After over three decades of operating a single-room occupancy program (SRO) for women at Roberts Hall, St. Vincent de Paul Louisville will end the program in March 2024, to redirect community resources to other affordable housing options.
Due to the unique challenges of operating SRO permanent housing projects, SVDP is shifting away from these programs. The SRO model has individual rooms with shared kitchens and bathrooms, which make it similar to college dorms. Shifting from this model will let us better use our resources to rally around our mission of housing, feeding, and supporting those in need with compassion and dignity.
Jennifer Clark, SVDP’s Chief Operating Officer, said she’s grateful for this program’s partnership with the Archdiocese of Louisville, specifically the parish of St. Elizabeth of Hungary and Louisville Metro Housing Authority (LMHA). “We are appreciative of the partnerships we’ve had over the years. We have helped
thousands of women find stability and self-sufficiency through housing assistance and effective case management,” Clark said.

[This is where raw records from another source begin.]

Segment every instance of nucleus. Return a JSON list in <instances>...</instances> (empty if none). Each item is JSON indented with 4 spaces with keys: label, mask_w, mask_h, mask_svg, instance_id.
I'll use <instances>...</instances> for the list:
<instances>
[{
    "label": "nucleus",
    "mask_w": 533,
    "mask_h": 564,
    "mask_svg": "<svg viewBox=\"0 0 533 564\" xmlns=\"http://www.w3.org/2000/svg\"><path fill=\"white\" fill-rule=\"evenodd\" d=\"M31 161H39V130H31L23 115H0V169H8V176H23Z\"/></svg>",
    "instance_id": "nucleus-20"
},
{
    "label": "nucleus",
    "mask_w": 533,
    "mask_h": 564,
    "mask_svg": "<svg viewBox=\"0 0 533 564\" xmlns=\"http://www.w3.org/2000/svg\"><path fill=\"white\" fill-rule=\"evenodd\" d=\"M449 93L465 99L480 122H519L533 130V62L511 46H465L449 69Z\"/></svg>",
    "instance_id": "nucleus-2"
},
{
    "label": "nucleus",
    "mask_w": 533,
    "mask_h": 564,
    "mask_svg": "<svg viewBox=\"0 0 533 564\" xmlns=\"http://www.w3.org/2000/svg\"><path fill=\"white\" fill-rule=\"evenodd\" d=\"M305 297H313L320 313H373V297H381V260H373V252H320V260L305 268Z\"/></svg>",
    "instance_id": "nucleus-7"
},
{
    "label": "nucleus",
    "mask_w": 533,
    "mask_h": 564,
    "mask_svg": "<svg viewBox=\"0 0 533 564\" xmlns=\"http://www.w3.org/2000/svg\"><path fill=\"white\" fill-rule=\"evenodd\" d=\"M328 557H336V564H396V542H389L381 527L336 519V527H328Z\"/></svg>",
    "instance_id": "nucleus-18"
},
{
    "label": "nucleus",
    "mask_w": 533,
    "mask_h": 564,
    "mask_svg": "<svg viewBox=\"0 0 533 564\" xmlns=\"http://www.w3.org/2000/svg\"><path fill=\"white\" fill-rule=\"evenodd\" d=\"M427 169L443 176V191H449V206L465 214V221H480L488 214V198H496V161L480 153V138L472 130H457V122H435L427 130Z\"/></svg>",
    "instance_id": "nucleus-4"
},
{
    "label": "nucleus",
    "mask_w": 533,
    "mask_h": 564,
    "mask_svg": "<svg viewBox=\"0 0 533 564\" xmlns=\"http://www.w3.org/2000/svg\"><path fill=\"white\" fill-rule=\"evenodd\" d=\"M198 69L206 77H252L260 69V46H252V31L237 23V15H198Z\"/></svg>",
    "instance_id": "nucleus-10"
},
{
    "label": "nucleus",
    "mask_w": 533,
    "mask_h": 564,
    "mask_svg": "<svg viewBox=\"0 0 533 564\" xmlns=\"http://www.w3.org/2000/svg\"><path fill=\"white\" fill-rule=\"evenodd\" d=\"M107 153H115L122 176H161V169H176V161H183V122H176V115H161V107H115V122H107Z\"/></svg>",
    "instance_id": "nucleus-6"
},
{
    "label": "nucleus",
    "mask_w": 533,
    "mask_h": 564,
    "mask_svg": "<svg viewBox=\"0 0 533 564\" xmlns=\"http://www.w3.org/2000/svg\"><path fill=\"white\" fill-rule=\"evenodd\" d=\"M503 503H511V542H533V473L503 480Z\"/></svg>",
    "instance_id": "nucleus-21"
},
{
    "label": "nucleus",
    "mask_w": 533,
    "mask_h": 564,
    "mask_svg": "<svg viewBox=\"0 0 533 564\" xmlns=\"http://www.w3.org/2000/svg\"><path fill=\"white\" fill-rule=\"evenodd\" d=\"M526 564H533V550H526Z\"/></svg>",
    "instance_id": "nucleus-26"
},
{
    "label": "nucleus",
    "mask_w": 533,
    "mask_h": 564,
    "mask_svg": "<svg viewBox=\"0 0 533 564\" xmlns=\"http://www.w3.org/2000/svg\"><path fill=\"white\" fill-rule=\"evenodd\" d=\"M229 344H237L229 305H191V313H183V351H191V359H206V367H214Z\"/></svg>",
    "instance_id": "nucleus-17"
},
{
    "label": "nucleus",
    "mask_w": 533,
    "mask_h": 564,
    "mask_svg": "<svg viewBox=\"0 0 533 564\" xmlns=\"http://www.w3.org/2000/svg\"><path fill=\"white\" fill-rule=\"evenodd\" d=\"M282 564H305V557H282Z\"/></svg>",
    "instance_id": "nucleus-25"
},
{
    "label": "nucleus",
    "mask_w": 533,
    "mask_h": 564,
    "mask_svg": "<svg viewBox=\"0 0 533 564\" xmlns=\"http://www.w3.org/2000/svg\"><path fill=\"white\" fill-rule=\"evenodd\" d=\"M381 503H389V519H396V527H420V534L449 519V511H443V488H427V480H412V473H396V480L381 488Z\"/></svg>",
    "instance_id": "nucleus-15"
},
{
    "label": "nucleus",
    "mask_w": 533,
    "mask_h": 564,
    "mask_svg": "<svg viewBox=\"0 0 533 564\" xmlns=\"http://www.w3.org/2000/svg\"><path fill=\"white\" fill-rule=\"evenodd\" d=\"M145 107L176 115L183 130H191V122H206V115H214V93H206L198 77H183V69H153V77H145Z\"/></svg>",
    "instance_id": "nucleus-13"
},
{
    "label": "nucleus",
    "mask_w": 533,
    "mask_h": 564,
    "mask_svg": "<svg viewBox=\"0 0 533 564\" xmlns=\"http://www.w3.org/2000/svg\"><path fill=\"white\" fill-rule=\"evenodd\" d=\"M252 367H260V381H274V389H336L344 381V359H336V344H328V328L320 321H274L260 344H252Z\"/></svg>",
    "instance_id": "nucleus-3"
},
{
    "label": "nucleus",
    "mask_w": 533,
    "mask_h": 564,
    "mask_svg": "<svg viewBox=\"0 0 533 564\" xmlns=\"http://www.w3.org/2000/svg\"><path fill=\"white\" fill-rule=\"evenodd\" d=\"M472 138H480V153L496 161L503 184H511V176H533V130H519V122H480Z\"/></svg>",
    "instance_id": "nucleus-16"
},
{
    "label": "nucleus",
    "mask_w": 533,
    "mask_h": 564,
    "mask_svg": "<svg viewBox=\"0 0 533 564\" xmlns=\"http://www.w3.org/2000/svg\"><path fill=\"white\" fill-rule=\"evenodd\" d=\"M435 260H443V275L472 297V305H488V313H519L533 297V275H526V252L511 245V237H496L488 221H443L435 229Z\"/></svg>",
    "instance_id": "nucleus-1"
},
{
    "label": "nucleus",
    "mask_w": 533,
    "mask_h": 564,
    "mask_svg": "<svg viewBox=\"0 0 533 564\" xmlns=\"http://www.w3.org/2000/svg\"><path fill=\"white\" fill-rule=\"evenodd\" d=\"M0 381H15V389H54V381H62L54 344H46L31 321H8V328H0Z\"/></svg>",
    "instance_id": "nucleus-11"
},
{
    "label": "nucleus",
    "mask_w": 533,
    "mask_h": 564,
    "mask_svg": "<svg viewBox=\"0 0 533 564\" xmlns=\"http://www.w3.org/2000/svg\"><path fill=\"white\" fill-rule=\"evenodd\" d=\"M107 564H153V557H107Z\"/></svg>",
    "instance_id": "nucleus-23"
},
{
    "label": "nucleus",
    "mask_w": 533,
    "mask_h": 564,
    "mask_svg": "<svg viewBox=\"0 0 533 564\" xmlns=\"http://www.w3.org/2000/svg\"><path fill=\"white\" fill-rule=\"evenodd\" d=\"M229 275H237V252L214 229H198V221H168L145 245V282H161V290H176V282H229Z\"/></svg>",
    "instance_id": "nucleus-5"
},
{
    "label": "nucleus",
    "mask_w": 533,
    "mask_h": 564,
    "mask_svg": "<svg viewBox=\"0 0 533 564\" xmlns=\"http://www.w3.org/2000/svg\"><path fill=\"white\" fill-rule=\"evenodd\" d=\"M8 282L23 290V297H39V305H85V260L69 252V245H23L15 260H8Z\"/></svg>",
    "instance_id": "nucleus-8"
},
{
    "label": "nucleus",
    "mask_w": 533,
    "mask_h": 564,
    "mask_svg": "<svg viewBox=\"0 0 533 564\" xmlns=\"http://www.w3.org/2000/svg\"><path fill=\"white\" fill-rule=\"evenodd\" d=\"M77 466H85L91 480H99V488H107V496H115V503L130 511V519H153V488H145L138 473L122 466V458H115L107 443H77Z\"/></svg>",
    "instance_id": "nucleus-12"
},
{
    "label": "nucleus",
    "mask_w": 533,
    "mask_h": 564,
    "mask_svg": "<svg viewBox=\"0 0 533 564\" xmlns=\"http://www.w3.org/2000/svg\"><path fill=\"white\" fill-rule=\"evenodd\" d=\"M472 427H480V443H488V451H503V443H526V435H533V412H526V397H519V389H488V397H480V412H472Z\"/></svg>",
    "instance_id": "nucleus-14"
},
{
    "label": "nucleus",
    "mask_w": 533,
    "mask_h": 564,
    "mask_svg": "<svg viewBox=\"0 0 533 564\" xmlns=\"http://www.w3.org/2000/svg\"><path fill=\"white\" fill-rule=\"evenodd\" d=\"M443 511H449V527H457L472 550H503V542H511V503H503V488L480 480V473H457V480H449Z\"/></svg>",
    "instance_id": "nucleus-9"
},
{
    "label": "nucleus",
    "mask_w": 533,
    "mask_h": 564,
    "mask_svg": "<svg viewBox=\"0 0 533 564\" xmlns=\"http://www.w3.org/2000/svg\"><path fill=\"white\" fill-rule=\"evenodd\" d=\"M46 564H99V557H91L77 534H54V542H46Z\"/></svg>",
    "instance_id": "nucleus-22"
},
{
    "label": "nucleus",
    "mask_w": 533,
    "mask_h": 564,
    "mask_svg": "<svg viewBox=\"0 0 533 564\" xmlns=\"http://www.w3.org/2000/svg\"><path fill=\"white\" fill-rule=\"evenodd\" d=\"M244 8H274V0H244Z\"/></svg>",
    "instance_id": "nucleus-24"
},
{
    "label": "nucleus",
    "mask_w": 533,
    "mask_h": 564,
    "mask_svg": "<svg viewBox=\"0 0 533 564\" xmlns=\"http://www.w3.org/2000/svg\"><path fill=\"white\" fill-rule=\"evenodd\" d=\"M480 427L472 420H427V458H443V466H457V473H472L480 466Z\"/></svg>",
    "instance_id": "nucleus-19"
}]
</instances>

Roberts Hall residents have been notified of this transition, and SVDP staff members are working diligently to provide each and every client with the support that they need by gathering housing options and resources to assist them with a positive exit destination. LMHA will make Housing Choice Vouchers available for current residents to find new housing options. Roberts Hall is an off campus program at 1032 E. Burnett Ave.
Roberts Hall History
Before the three-story brick building was converted to house homeless women, it was the former St. Elizabeth Convent. The building was vacant for six years after the archdiocese moved the last of four sisters at St. Elizabeth to another location in 1984. After the parish council voted in favor of SVDP’s project proposal and SVDP was awarded a $660,000 federal grant, the building was renovated and Roberts Hall officially opened in November 1990. It was named after Gerald “Jerry” Roberts, a former SVDP president for 21 years who planted deep roots in the Louisville community.